Sources in the City suggest that Former Deputy Labour Leader and Deputy Prime Minister, Angela Rayner is orchestrating a high-stakes return to the political frontline, as she looks to move away from her personal tax controversy and adopt a position of authority and fiscal matters. After months of scrutiny regarding her historical tax affairs, allies are increasingly confident that the HMRC probe will be resolved by the May elections, clearing the path for her to take a more dominant role in the Parliamentary Labour Party.

Last week, Rayner joined a call hosted by BNP Paribas with London’s financial leaders, in which she is reported to have sought to dismantle the tax and spend archetype often associated with her wing of the party. She delivered a clear, ironclad message to City bosses: Labour will not borrow to fund a spending spree. This move is seen as a strategic charm offensive to win over sceptical investors and business moguls who fear economic instability. Rayner’s rhetoric centred on core pillars of fiscal discipline, emphasising that every policy will be fully costed and funded through growth, not debt, while positioning Labour as the party of safe hands for the British economy.

However, many critics remain doubtful about this centrist pivot, questioning whether Rayner can truly balance her trade union roots with her new-found fiscal conservatism. However, reports highlight that her alignment with the Chancellor Rachel Reeves’ iron discipline is a necessary evolution to secure electoral victory. By anchoring her comeback in economic responsibility, Rayner is attempting to redefine the very identity of the Labour leadership. As the May elections loom, her ability to marry social ambition with budgetary restraint will be the ultimate test of her political longevity.


FCA Probes SME Finance Gap

The Financial Conduct Authority (FCA) has launched a review into whether its own regulatory framework is constraining access to finance for UK start-ups and small and medium-sized enterprises (SMEs), amid concerns that demand for external funding remains unusually weak by international standards.

The move signals growing scrutiny of the structural barriers limiting SME borrowing and investment, particularly at a time when policymakers are seeking to unlock growth across the economy. Graeme Reynolds, the FCA’s Director of Competition, emphasised the importance of timely access to finance for SMEs, noting the regulator is actively seeking industry input on how its rules may be shaping both cost and risk perceptions among lenders.

The review follows fresh data from the British Business Bank highlighting persistent gaps in SME financing, especially for early-stage firms, smaller loan sizes, and businesses built on intellectual property. While competition remains strong in low-risk and secured lending, pricing across other segments remains elevated due to structural constraints, reinforcing concerns that viable businesses may be underserved.

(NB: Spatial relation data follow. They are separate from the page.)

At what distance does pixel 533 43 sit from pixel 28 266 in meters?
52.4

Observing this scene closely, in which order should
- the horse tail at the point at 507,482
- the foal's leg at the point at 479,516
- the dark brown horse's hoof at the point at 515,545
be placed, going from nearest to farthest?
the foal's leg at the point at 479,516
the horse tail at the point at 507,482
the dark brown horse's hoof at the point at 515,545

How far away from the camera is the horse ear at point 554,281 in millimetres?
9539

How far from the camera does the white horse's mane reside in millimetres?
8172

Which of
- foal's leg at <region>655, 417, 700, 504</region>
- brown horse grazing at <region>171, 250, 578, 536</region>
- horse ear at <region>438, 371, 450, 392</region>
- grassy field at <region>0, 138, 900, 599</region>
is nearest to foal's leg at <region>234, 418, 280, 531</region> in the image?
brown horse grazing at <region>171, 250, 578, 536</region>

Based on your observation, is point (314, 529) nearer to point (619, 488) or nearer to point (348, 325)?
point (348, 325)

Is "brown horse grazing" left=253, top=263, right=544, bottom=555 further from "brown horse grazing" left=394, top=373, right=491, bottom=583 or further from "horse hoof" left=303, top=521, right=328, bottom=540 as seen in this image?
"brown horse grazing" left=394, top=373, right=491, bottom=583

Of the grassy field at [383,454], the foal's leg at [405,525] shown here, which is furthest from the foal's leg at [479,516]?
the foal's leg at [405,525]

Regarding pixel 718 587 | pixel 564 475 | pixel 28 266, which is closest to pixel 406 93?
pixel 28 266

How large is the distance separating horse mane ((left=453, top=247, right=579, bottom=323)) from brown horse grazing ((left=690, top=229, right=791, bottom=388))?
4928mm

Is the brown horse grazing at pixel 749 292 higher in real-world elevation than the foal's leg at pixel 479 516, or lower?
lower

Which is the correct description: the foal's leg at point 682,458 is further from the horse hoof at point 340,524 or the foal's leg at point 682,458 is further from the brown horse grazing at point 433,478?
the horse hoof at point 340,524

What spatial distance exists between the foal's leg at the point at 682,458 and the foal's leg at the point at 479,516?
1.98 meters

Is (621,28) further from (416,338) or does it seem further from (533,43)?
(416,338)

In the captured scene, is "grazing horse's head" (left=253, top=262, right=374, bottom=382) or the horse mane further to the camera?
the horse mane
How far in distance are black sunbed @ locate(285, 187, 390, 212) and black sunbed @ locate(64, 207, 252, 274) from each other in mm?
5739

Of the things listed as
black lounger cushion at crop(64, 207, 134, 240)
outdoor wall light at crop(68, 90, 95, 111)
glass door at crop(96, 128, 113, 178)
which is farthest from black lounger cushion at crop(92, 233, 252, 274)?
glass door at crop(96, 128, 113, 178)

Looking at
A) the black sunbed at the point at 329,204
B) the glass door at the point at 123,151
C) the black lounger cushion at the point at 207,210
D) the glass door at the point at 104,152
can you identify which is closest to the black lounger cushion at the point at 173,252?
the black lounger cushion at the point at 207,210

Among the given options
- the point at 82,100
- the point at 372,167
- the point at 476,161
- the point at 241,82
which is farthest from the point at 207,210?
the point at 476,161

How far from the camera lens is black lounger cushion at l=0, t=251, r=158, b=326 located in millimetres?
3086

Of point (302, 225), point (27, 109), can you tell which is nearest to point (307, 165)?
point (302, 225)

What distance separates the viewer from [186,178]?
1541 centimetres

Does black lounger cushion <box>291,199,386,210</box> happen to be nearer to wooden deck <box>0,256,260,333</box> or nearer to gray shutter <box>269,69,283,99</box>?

The FCA will examine the full spectrum of funding channels, including debt, equity, hybrid and alternative finance, and is particularly focused on rules that may be increasing friction or discouraging supply.

Importantly, the regulator acknowledged the role of the Prudential Regulation Authority (PRA) in shaping lending through capital requirements, suggesting any systemic issues may require cross-regulatory coordination. With parallel reviews underway across the Treasury, Bank of England and Department for Business & Trade, the outcome could mark a broader rethink of how the UK finances innovation and growth.